■ **Objectif visé**: D'après le texte sur la start-up Orius, à hauteur de quel pourcentage la société Capsum est-elle entrée au capital d'Orius ?

■ **Texte extrait**:
------------------------------------

ALLIANCE ET MARCHÉ AMÉRICAIN

Le concept a largement séduit la société marseillaise spécialiste de la microfluidique et créatrice de produits de beauté pour les marques, Capsum. Après avoir fait appel au savoir-faire du Toulousain, devenu depuis un partenaire stratégique pour concevoir et construire son unité de production de matière première végétale sur son site de fabrication durable à Austin (Texas) – pour la production de micropousses de tournesol dans un premier temps –, elle est entrée au capital d’Orius à hauteur de 25%. Une marche supplémentaire qui va permettre à la jeune pousse d’accélérer sa croissance. « Ce partenariat va également nous permettre de nous appuyer sur l’expérience de Capsum au sein du marché des cosmétiques en vue de développer les outils et les services les plus adaptés à ce secteur », se réjouit Paul-Hector Oliver.

Forte de trois salariés, la start-up envisage ainsi de porter son équipe à une dizaine de collaborateurs d’ici l’été prochain pour soutenir son développement. Basée à Escalquens, elle ambitionne à court terme d’installer une ligne de production pour honorer son carnet de commandes et mettre en place un laboratoire de R&D fonctionnel à 100% pour permettre de réaliser des pré-études pour ses clients. Orius vise plus d’1,5 M€ de CA en 2023. En parallèle du marché américain, la start-up entend notamment renforcer sa présence sur le territoire français et européen « bien que l’agriculture indoor ne soit pas encore bien perçue en Europe », conclut le codirigeant.

------------------------------------

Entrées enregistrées
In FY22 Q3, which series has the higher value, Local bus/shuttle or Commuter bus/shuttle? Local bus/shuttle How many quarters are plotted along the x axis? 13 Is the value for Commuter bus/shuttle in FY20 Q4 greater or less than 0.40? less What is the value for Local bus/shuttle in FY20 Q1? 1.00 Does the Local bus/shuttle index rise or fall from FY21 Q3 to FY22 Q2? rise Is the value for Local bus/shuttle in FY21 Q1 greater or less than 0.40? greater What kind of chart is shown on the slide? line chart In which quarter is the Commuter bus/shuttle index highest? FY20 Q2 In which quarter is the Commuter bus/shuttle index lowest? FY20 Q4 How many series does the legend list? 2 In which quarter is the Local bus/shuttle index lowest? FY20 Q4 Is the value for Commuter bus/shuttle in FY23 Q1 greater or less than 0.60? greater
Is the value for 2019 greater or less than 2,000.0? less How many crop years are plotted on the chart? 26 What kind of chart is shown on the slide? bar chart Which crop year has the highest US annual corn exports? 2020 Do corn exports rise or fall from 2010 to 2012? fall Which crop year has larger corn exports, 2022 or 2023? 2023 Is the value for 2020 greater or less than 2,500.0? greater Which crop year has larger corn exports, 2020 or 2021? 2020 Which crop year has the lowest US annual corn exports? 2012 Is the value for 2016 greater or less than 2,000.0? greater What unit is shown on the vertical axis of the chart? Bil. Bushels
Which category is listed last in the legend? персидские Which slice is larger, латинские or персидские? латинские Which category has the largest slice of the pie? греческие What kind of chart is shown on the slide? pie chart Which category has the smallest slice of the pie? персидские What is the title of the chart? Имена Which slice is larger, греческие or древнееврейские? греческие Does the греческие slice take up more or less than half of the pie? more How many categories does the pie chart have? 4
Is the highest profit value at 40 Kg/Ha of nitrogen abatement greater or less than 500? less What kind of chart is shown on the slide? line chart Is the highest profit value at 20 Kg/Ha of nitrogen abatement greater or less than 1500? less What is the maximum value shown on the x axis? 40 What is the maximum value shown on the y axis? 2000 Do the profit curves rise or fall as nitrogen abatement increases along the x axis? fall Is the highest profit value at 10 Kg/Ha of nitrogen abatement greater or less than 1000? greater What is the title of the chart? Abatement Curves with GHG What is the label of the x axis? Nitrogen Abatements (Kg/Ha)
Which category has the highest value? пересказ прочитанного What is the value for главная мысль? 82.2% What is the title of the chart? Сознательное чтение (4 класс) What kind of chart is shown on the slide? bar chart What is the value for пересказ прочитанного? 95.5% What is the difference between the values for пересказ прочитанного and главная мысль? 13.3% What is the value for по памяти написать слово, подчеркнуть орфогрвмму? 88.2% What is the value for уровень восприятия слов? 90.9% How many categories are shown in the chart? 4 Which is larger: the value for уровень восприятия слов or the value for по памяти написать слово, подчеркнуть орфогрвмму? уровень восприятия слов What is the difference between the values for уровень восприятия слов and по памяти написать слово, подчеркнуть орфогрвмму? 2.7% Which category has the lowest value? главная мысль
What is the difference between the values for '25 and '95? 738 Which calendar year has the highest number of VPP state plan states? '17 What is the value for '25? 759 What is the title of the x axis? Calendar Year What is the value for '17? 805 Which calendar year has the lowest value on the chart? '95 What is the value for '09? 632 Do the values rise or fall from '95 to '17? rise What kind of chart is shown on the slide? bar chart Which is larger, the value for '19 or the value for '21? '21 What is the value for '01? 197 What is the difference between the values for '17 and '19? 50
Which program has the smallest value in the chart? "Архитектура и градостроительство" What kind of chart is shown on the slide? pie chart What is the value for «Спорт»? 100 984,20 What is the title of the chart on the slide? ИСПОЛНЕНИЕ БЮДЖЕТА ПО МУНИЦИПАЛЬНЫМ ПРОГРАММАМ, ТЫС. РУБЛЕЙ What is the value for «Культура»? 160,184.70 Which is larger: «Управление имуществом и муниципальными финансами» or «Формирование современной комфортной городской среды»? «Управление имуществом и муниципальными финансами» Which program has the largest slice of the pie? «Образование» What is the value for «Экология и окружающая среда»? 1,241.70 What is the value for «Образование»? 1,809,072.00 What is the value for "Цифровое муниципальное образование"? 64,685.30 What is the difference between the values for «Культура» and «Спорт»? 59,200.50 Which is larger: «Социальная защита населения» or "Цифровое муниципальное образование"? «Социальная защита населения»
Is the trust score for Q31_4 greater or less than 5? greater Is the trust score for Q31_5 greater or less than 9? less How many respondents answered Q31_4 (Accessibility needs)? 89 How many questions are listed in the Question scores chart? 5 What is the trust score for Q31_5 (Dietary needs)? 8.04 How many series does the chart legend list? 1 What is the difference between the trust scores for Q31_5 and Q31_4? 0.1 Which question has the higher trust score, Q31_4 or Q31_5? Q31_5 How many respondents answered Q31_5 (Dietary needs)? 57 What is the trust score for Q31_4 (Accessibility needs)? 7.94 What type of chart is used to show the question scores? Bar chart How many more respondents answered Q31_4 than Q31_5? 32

------------------------------------

■ **Réponse rédigée**: Capsum est entrée au capital d'Orius à hauteur de 25 %.